ASSET RECOVERY: Former Minister Kicks as EFCC Seeks Final Forfeiture of N14 Billion Jewellery

A former Petroleum Resources Minister, Mrs Diezani Alison-Madueke, has urged the Federal High Court in Lagos to refuse an application by the Economic and Financial Crimes Commission (EFCC) seeking the final forfeiture of her 2,149 pieces of jewellery and a customised golden iPhone. The court, on July 5, ordered the temporary forfeiture of the items valued at $40 million (about N14.4 billion), which were recovered from the former minister’s home.

Justice Nicholas Oweibo ruled on an ex parte application in which the commission said the items were suspected to be bought with illicitly acquired funds. But, in a counter-motion filed through her lawyer, Prof Awa Kalu (SAN), the former minister urged the court to order that the items be returned to her. She accused the EFCC of illegally gaining access to her apartment and taking the items without a court order. According to her, EFCC did not charge her with any crime or serve her with any summons.

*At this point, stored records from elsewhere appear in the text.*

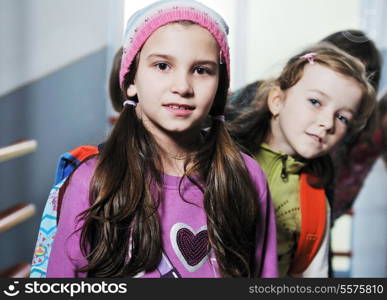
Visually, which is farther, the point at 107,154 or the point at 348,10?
the point at 348,10

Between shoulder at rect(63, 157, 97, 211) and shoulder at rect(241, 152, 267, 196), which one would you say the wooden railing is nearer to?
shoulder at rect(63, 157, 97, 211)

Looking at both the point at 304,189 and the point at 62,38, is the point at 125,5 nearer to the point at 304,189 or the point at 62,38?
the point at 62,38

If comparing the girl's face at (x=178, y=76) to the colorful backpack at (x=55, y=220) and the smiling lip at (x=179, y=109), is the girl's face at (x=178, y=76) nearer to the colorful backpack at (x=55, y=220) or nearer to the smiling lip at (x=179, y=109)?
the smiling lip at (x=179, y=109)

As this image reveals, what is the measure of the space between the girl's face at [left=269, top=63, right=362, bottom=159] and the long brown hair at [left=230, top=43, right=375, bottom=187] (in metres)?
0.01

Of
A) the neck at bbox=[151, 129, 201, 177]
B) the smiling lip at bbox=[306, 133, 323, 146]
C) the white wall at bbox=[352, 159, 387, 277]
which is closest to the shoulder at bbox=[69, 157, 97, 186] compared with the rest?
the neck at bbox=[151, 129, 201, 177]

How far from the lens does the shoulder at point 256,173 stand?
2.86 feet

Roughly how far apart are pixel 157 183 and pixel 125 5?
301 millimetres

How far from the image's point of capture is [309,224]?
955 millimetres

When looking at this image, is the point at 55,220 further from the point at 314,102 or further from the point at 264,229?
the point at 314,102

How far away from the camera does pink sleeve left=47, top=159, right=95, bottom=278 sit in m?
0.78

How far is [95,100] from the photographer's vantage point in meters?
0.92

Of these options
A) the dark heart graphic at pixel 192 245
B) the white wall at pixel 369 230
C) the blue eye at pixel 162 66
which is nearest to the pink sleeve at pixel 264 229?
the dark heart graphic at pixel 192 245

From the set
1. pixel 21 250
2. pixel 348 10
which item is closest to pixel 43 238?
pixel 21 250

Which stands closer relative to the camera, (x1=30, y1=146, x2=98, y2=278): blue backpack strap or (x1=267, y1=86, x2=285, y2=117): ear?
(x1=30, y1=146, x2=98, y2=278): blue backpack strap
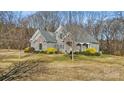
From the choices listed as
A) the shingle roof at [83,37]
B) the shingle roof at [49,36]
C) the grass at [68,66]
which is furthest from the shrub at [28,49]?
the shingle roof at [83,37]

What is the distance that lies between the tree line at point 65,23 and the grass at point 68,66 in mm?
77

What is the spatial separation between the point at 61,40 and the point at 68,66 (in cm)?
22

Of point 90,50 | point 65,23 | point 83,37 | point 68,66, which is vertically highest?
point 65,23

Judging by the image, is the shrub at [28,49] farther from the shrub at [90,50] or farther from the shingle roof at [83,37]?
the shrub at [90,50]

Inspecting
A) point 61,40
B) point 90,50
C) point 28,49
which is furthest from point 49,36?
point 90,50

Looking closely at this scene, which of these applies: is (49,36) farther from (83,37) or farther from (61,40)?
(83,37)

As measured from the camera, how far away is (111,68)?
4.71m

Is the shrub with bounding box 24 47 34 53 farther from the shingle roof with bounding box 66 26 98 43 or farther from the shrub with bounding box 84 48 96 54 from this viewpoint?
the shrub with bounding box 84 48 96 54

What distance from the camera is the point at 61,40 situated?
15.4 feet

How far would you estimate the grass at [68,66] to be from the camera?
4.70m

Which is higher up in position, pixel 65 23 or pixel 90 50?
pixel 65 23

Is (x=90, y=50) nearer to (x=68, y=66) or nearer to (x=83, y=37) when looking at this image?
(x=83, y=37)
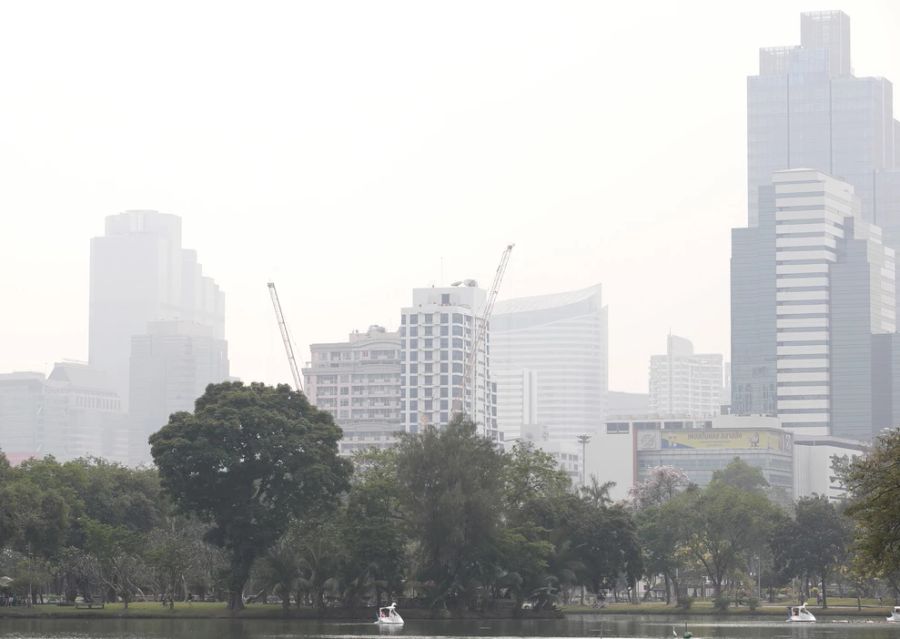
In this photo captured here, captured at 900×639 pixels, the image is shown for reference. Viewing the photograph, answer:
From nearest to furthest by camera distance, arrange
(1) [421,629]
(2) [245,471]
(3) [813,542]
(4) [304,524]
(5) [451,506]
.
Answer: (1) [421,629], (5) [451,506], (2) [245,471], (4) [304,524], (3) [813,542]

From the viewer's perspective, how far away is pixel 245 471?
4427 inches

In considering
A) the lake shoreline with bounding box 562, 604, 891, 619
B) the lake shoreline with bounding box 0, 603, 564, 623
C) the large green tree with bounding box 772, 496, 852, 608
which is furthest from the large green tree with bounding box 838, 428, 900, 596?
the large green tree with bounding box 772, 496, 852, 608

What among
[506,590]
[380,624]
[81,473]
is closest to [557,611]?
[506,590]

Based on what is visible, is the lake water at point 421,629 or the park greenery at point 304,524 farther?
the park greenery at point 304,524

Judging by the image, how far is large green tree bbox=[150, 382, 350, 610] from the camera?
366ft

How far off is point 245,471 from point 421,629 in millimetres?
19708

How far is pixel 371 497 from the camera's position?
4555 inches

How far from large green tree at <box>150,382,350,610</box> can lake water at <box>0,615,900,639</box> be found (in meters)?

Mrs Alison-Madueke said the temporary forfeiture order was prejudicial to her because she was denied fair hearing. Hearing on the application was stalled yesterday due to Prof Kalu’s absence. A lawyer from his chambers, Chukwuka Obidike, said the Senior Advocate of Nigeria (SAN) was handling an election petition case.  Mrs Alison-Madueke is the defendant in the application filed pursuant to Section 17 of the Advance Fee Fraud and Other Related Offences Act Number 14, 2006.

The EFCC said it found and recovered the jewellery and the customised golden iPhone on the premises of the respondent. The anti-graft agency added that it reasonably suspected that the former minister acquired them with “proceeds of unlawful activities. According to a schedule attached to the application, the jewellery, categorised into 33 sets, include 419 expensive bangles and 315 expensive rings. Others are: 304 expensive earrings, 267 expensive necklaces, 189 expensive wristwatches and 174 expensive necklaces and earrings. The rest are: 78 expensive bracelets, 77 expensive brooches and 74 expensive pendants.

EFCC said: The respondent’s known and provable lawful income is far less than the properties sought to be forfeited to the Federal Government of Nigeria. Justice Oweibo ordered that the 2,149 pieces of jewellery and the customised gold iPhone be temporarily forfeited to the Federal Government.